Outcome or physiologic measures received greater weight in the composite than process measures; this design signalled that the ultimate goal of the program was to improve patient health. Note that all of the process measures chosen were designed to monitor some aspect of the progression of the patient's disease. Interventions such as nutrition counseling, adoption of an exercise program, and compliance with a drug regimen would be likely to improve outcomes. However, patient engagement in these activities is dependent more upon the patient's preferences and less upon the potential actions of the physician, and performance on these measures would be difficult to monitor and verify.
There were two different ways by which a physician could earn a financial reward: by meeting one of two benchmarks, or by posting a 50 percent improvement in the composite score. The composite score of 6.86 reflects a level of best practice for diabetic care and the composite score of 6.23 reflects a level that, while not achieving best practice, requires achievement of one level of physiologic control. The 50 percent improvement target was designed to provide a positive incentive for those practices that achieved substantial improvement but did not meet one of the two performance targets. The performance targets chosen by IH were unlikely to be viewed by physicians as arbitrary since they were computed for a hypothetical physician who employed “best practice” according to the clinical guidelines established by the American Diabetes Association. For reasons of professionalism, physicians whose performance fell below the targets may have been strongly motivated to improve.

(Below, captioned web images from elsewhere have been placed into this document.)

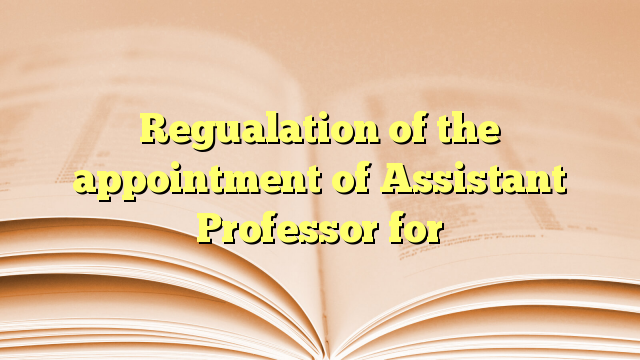 Regualation of the appointment of Assistant Professor for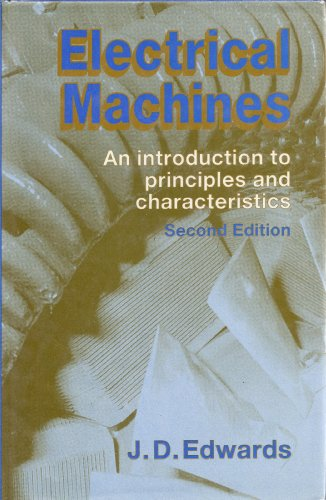 Electrical Machines : An Introduction to Principles
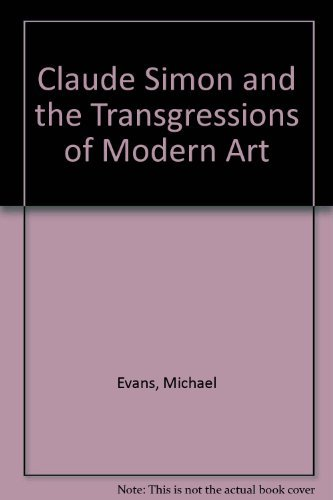 9780312011994: Claude Simon and the Transgressions of Modern Art
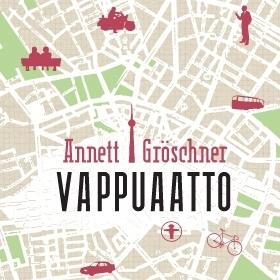 Annett Gröschner: Vappuaato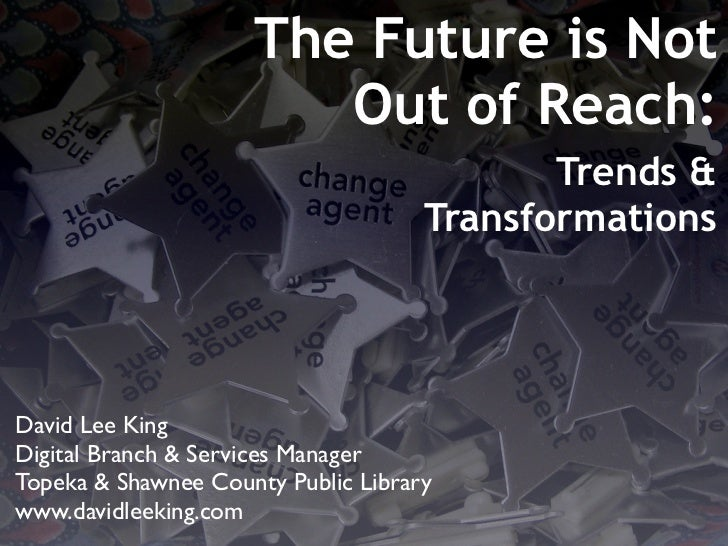 The Future is Not                         Out of Reach:                                             Trends &              ...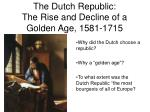 the dutch republic the rise and decline of a golden age 1581 1715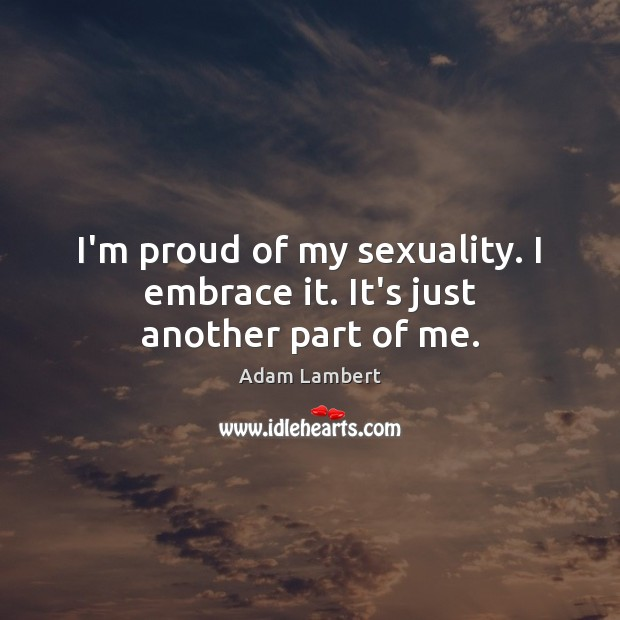 I'm proud of my sexuality. I embrace it. It's just another part of me. Adam Lambert Picture Quote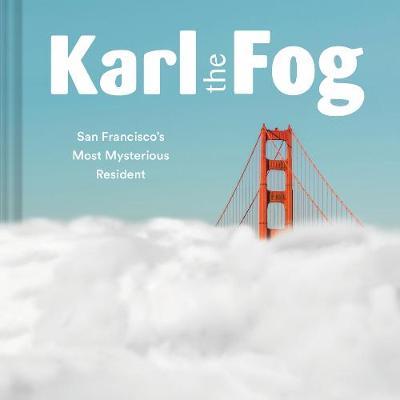 Karl the Fog by Chronicle Books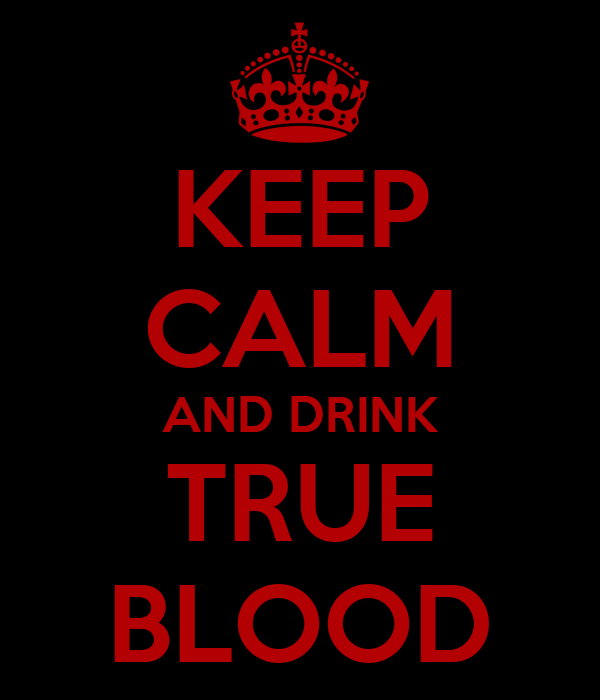 KEEP CALM AND DRINK TRUE BLOOD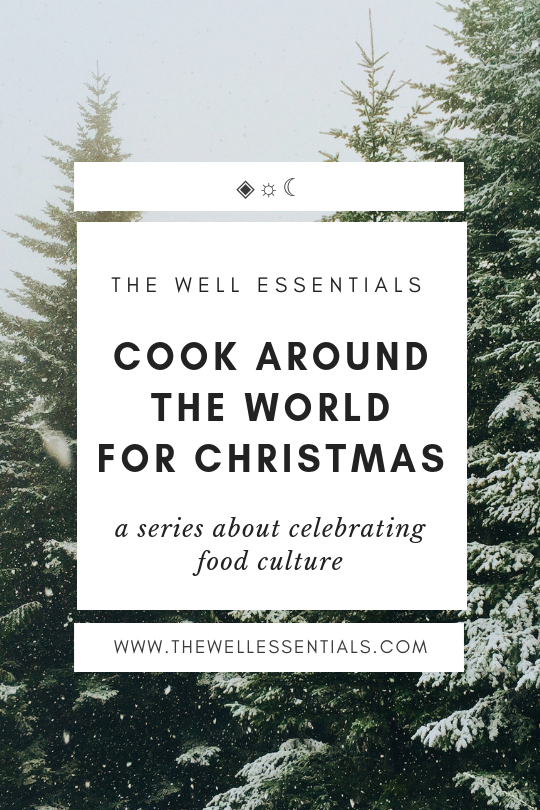 Cook Around The World For Christmas: A Series About Celebrating Food Culture - The Well Essentials #christmas #foodculture
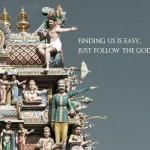 'Bizi bulmak için tanrıları takip edin!'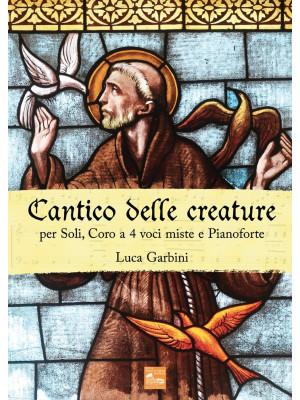 Cantico delle creature. Per soli, coro a 4 voci miste e pianoforte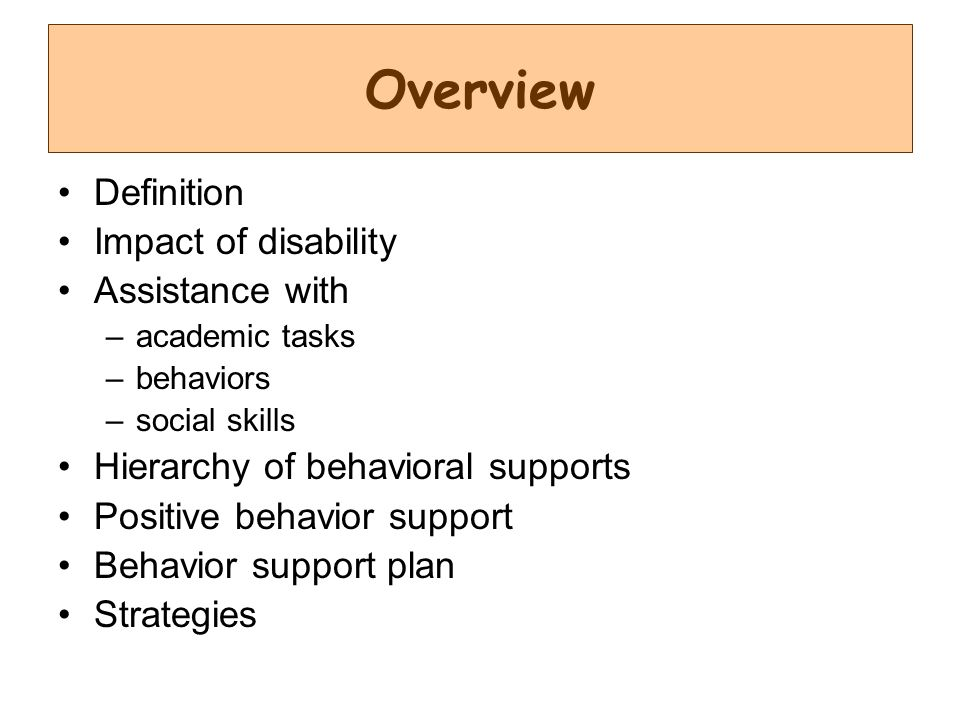 Overview Definition Impact of disability Assistance with –academic tasks –behaviors –social skills Hierarchy of behavioral supports Positive behavior support Behavior support plan Strategies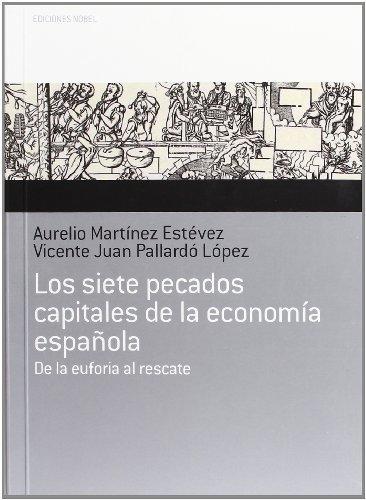 Siete pecados capitales economia española,los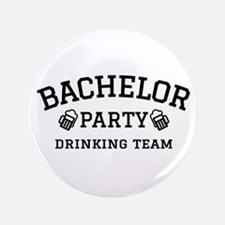 """Bachelor Party drinking team 3.5"""" Button"""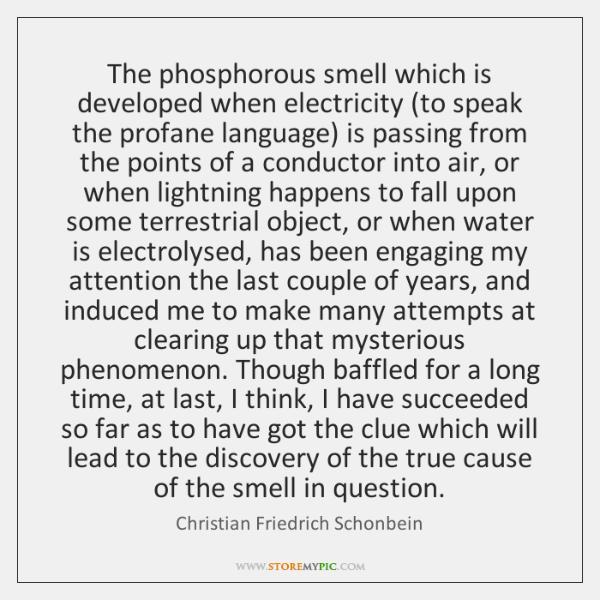 The phosphorous smell which is developed when electricity (to speak the profane ...
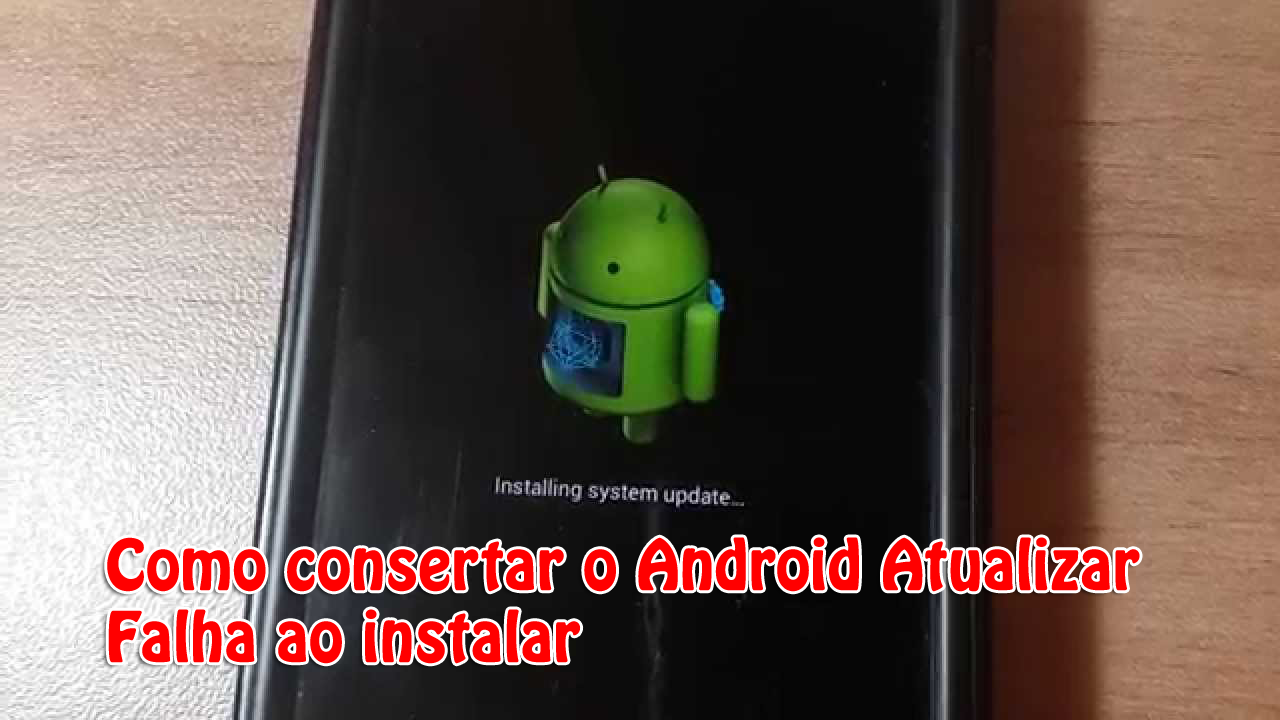 Como consertar o Android Atualizar Falha ao instalar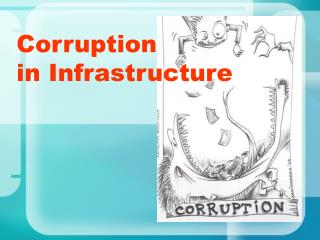 Corruption  in Infrastructure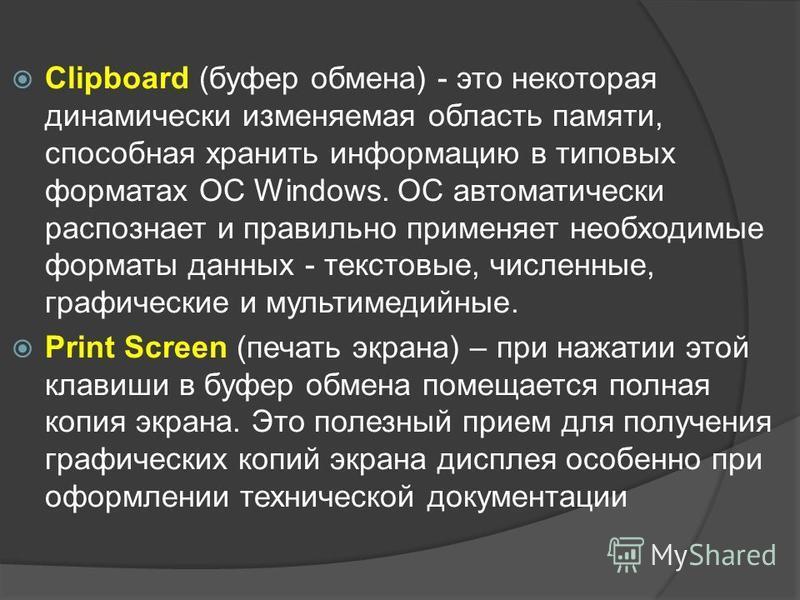 Clipboard (буфер обмена) - это некоторая динамически изменяемая область памяти, способная хранить информацию в типовых форматах ОС Windows. ОС автоматически распознает и правильно применяет необходимые форматы данных - текстовые, численные, графическ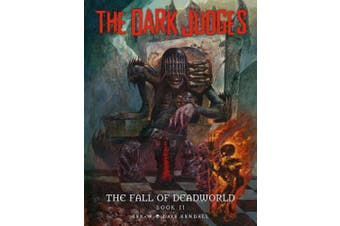 The Dark Judges: Fall of Deadworld Book 2 - The Damned: The Damned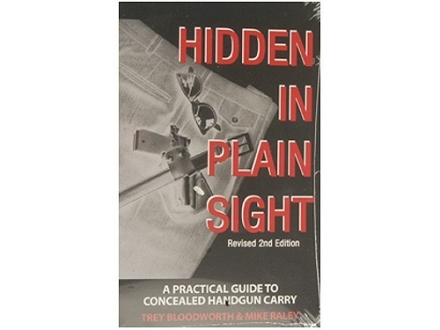 """Hidden in Plain Sight: A Practical Guide to Concealed Handgun Carry, Revised 2nd Edition"" Book by Trey Bloodworth and Mike Raley"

There are obviously different ways to achieve the same composite score. From an economic efficiency point of view, this is desirable because it permits physicians to make changes that are least costly to their individual practices. However, measuring physician performance as the average over all patients also permits the physician to focus efforts on some patients (e.g., the easier or healthier patients) and not others (e.g., the more difficult or sicker patients). Note also that the combination of process and outcome measures attenuates the need for precise risk adjustment of the average composite score across practices. For those physicians with patients who have advanced stages of diabetes (and for whom it might be more difficult to achieve performance gains on outcome measures), it is still possible to score highly on the process measures.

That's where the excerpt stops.